▶ Extrait du texte:
********

La seule programmation d’un équipement public ne permet pas d’établir la constructibilité terrain au regard des prescriptions d’urbanisme relatives à l’accessibilité de ce dernier et à l’assainissement des constructions projetées. Il en va de même lorsque les travaux de réalisation de ces équipements sont en cours dès lors que leur achèvement est prévu à une date éloignée.

CAA. Bordeaux, 8 février 2007, Sté du Val de Bellassise, req. n°P4BX00294 / CAA. Nancy, 1er mars 2007, Sté CERCA, req. n°05NC00767


Les deux arrêts aujourd’hui commentés ont en commun de traiter de la question relative à la possibilité de prendre en compte des la réalisation future d’équipements publics pour apprécier la constructibilité d’un terrain et la conformité d’un projet, en l’occurrence au regard des règles relatives à sa desserte par les voies publiques et le réseau public d’assainissement.

On sait, en effet, que la légalité d’un permis de construire s’apprécie à sa date de délivrance en considération du projet présenté par le pétitionnaire, tel qu’il apparaît à l’examen du dossier déposé à cet effet. Par voie de conséquence et par principe, seuls les aménagements dont la réalisation est autorisée par le permis de construire et ceux existants à la date de délivrance de ce dernier peuvent être prise en compte pour apprécier sa légalité.

********

▶ Données fournies:
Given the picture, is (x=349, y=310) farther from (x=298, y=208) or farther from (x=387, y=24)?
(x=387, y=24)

********

▶ Exercices à traiter:
**a)** D'après l'extrait sur la constructibilité des terrains, à quelle date s'apprécie la légalité d'un permis de construire ?
**b)** Reprenez l'extrait sur la constructibilité des terrains à la suite de sa dernière phrase.
Les données fournies ne servent pas ici.

▶ Réponses par exercice:
**a)** À sa date de délivrance.

**b)**
Or, aux termes des dispositions du Code de l’urbanisme, ce principe ne connaît qu’une exception, en l’occurrence celle résultant de l’article L.421-5 du Code de l’urbanisme en ce qu’il dispose : « lorsque, compte tenu de la destination de la construction projetée, des travaux portant sur les réseaux publics de distribution d'eau, d'assainissement ou de distribution d'électricité sont nécessaires pour assurer la desserte de ladite construction, le permis de construire ne peut être accordé si l'autorité qui le délivre n'est pas en mesure d'indiquer dans quel délai et par quelle collectivité publique ou par quel concessionnaire de service public lesdits travaux doivent être exécutés » ; dont on rappellera qu’il n’est applicable qu’en matière de permis de construire.

En dehors du cas où l’article précité est applicable, il semble, toutefois, ressortir des quelques affaires où le juge administratif ait eu à se prononcer sur la question de savoir si des travaux d’équipement public ne relevant pas de la demande peuvent être pris en compte qu’il peut en être ainsi pour autant qu’à la date de délivrance du permis de construire, deux principales conditions soient réunies (pour un exemple illustrant ces deux conditions : CE. 28 juillet 2000, Cne de Decines-Charpieu, req. n°199.325).

Au premier chef, la réalisation des travaux d’aménagement routier considérés doit avoir été effectivement planifiée, ce qui implique qu’elle ait à tout le moins fait l’objet d’une décision de principe de la collectivité compétente (CAA. Bordeaux, 4 décembre 2003, Cne de Toulouse, req. n°99BX00686).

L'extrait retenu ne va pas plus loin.